_Trecho da página_

━━━━━━━━━━━━━━━━━━━━

Deputado estadual Pedro Kemp: Primeiramente, o partido está fazendo uma reestruturação nos Diretórios Municipais, teremos eleições em 36 municípios para definir as direções municipais, e faremos também encontros regionais para discutir a conjuntura política e a estruturação do partido em todo o estado.

Após esse processo iniciaremos as discussões sobre as pré-candidaturas, mas não estamos antecipando o debate sobre nomes que irão para a disputa. São vários os nomes que estão sendo cogitados dentro do partido, por exemplo, aqui na Capital estão em discussão o meu nome, o do dr. Ricardo Ayache, deputado (estadual) Amarildo (Cruz), deputado (federal) Zeca (do PT), o (senador) Delcídio (do Amaral). Enfim, são várias as opções, mas o partido vai deixar a definição das candidaturas mais para o final do ano ou início do ano que vem.

Por enquanto só uma análise interna de nomes?

Não só de nomes, mas também da conjuntura política. Hoje estamos vivendo um momento de efervescência do debate político, reforma política, a questão econômica. O partido está muito atento a esse debate, nesse momento de tantos desafios tanto para o PT quanto para o governo da presidente Dilma (Rousseff), então isso é o que está em pauta, hoje, no PT.

Até porque o Parlamento está num momento de níveis baixíssimos de aprovação popular.

Por isso que nosso partido tem levantado essa bandeira da reforma política.  Hoje o foco é o governo. Algumas insatisfações em função das medidas do ajuste fiscal, a questão da corrupção, especialmente por conta da Operação Lava Jato na Petrobras. Mas quando a gente debate com as pessoas, se percebe que existem insatisfações aos políticos de uma forma geral, ao Congresso Nacional. Na verdade, nós percebemos que o que está em xeque é a representação política, que está em crise. As pessoas, muitas vezes, não se sentem mais representadas por aqueles que foram eleitos para legislar, para governar. Nós precisamos resgatar isso, a imagem do político, a credibilidade. Eu penso que a reforma política é fundamental nesse aspecto.

━━━━━━━━━━━━━━━━━━━━

_Instruções do exercício_
(A) Você pode repetir da entrevista o trecho que vai de "Não só de nomes, mas" até "de aprovação popular."?
(B) Como você retomaria a entrevista com o deputado Pedro Kemp a partir do ponto em que ela termina?
Os itens não fazem falta para resolver nada aqui.

━━━━━━━━━━━━━━━━━━━━

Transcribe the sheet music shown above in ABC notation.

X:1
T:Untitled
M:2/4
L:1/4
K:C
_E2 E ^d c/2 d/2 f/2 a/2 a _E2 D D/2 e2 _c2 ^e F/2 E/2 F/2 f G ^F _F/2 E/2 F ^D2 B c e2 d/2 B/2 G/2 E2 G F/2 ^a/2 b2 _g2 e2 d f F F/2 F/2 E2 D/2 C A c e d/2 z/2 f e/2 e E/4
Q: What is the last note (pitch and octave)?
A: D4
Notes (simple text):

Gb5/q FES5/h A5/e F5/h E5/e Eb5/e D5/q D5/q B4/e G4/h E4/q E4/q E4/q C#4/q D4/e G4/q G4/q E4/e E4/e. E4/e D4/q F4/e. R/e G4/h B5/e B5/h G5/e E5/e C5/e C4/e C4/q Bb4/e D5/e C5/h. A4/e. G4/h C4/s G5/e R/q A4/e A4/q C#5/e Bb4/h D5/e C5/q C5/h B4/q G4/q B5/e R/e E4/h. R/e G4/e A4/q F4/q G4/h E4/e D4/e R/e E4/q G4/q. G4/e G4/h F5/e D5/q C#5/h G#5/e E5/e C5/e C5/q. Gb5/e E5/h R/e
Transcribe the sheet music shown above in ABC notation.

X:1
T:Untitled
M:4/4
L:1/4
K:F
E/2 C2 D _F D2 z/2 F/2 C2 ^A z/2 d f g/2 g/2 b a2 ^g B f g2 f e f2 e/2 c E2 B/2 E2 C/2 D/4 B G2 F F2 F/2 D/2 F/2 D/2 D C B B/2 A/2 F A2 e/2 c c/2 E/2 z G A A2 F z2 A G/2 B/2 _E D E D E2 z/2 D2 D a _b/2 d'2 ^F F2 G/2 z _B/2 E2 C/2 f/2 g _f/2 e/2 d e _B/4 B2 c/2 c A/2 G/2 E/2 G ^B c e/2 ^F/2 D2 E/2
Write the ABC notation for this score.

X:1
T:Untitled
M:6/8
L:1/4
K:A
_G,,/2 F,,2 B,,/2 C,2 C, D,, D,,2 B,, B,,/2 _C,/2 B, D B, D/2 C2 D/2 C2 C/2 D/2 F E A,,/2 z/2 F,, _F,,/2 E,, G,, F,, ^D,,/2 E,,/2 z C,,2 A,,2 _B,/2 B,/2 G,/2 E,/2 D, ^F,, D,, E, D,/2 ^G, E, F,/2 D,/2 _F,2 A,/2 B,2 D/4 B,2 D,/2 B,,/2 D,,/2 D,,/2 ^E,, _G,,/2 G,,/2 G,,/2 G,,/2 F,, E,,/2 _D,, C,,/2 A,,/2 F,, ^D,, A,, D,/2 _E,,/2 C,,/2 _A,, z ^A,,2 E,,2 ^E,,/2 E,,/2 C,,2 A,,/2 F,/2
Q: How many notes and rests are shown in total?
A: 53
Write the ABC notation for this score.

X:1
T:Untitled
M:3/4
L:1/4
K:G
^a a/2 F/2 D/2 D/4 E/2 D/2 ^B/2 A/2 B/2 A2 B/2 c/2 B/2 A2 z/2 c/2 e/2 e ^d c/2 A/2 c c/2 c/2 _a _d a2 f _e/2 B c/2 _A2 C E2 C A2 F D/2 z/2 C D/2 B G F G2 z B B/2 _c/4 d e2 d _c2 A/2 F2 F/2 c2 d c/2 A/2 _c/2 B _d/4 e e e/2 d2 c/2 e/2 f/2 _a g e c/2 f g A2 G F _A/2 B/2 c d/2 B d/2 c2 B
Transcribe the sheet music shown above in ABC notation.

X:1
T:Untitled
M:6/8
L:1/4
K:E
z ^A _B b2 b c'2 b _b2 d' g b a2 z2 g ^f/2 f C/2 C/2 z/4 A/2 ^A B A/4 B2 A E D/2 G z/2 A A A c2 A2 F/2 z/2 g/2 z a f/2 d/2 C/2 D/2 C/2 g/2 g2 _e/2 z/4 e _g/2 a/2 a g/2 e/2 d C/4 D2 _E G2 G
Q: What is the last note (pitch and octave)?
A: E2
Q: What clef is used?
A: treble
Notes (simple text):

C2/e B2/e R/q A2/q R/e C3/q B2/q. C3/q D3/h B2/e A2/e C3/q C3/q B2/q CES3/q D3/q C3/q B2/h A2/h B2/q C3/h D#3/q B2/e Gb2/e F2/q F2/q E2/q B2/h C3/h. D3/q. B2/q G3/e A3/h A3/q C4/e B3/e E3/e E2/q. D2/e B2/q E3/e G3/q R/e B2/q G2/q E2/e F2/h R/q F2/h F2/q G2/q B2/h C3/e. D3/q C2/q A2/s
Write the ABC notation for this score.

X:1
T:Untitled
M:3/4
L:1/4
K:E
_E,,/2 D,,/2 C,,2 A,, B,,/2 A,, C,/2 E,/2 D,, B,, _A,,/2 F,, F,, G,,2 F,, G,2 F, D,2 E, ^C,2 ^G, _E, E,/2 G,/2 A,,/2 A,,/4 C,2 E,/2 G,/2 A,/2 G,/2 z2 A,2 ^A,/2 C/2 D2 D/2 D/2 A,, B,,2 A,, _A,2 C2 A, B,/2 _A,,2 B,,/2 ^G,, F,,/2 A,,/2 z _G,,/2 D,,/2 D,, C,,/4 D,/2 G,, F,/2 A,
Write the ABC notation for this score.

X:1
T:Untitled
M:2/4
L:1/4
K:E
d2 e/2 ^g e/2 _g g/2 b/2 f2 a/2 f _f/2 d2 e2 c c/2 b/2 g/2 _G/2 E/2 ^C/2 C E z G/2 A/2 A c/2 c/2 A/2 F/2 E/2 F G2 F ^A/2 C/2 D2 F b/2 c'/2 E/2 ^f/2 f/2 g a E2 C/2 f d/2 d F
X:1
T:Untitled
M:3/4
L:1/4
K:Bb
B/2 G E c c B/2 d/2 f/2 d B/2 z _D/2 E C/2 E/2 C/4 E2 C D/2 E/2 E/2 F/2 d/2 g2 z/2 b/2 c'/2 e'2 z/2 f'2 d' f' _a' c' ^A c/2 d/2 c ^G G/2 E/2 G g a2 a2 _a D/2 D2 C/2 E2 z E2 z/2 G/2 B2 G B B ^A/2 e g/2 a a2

━━━━━━━━━━━━━━━━━━━━

_Respostas por tarefa_
(A)
Não só de nomes, mas também da conjuntura política. Hoje estamos vivendo um momento de efervescência do debate político, reforma política, a questão econômica. O partido está muito atento a esse debate, nesse momento de tantos desafios tanto para o PT quanto para o governo da presidente Dilma (Rousseff), então isso é o que está em pauta, hoje, no PT.

Até porque o Parlamento está num momento de níveis baixíssimos de aprovação popular.

(B)
O atual modelo se esgotou?

Com certeza.

Como está se dando a oposição no âmbito da Assembleia Legislativa?

Nós anunciamos desde o início que faríamos oposição ao governo, mas não ‘oposição por oposição’, não para apostar no ‘quanto pior, melhor’, na verdade nós queremos fazer um debate com o governo no sentido de cobrar compromissos de campanha, fiscalizar as ações do executivo, de uma forma a fazer uma oposição propositiva em alguns momentos.

Nós temos consciência que fomos eleitos, a bancada do PT, num outro projeto político, que perdeu as eleições, mas mesmo sendo minoria, nosso papel é de fazer oposição. É importante deixar claro que numa democracia a oposição é necessária. Se houver unanimidade no parlamente, ele perde a possibilidade de promover um debate rico, frutuoso, e o executivo, fica sem o contraponto que é necessário. É esse o papel que nós estamos desenvolvendo aqui.

Até no parlamento toda unanimidade é burra?

Com certeza. Veja bem, se não houvesse oposição nesta Casa, como ficaria, por exemplo, essa questão da taxa do Detran na inspeção veicular? Nós estamos levantando uma insatisfação da população. Estamos sendo cobrados pela população. Se não houvesse a oposição para fazer esse debate, cobrar do governo, exigir providências, provavelmente esse debate não existiria, porque os deputados da base do governo não teriam, vamos dizer assim, disposição para levantar esse debate até para não desgastar a imagem do governo.

A oposição recebe as reclamações da população e cumpre com o seu papel de cobrar explicações e esclarecimentos do governo, e muitas vezes, quando não concordamos com alguns atos do executivo, vamos lutar para que esses atos sejam revogados, sejam revistos.

Como o senhor avalia o relacionamento da bancada com o atual governo?

Apesar de fazer oposição, nós temos tido uma relação de respeito com o governo, e da parte do governo nós também não podemos reclamar, que tem sido respeitoso para com a oposição.

Eu quero dizer que tenho tido retorno constante por parte dos secretários de governo. Por exemplo, a secretária de Educação (Maria Cecília Amendola da Motta) já esteve duas vezes aqui na Assembleia, na Comissão de Educação, debatendo conosco; eu já estive na Secretaria de Educação em duas oportunidades para reuniões com a secretária. A secretária de Direitos Humanos e Assistência Social, Rose (Modesto, também vice-governadora) já me recebeu em duas ocasiões; o diretor-presidente do Detran (Gerson Claro) já me atendeu. Quer dizer, temos tido uma relação de diálogo e de respeito com o atual governo, embora nosso papel, por vezes, seja mais o de cobrar e de fiscalizar.

Eleições 2014: foi um erro deixar todas as ações centradas num único grupo, ou seja, no grupo político do então candidato Delcídio do Amaral?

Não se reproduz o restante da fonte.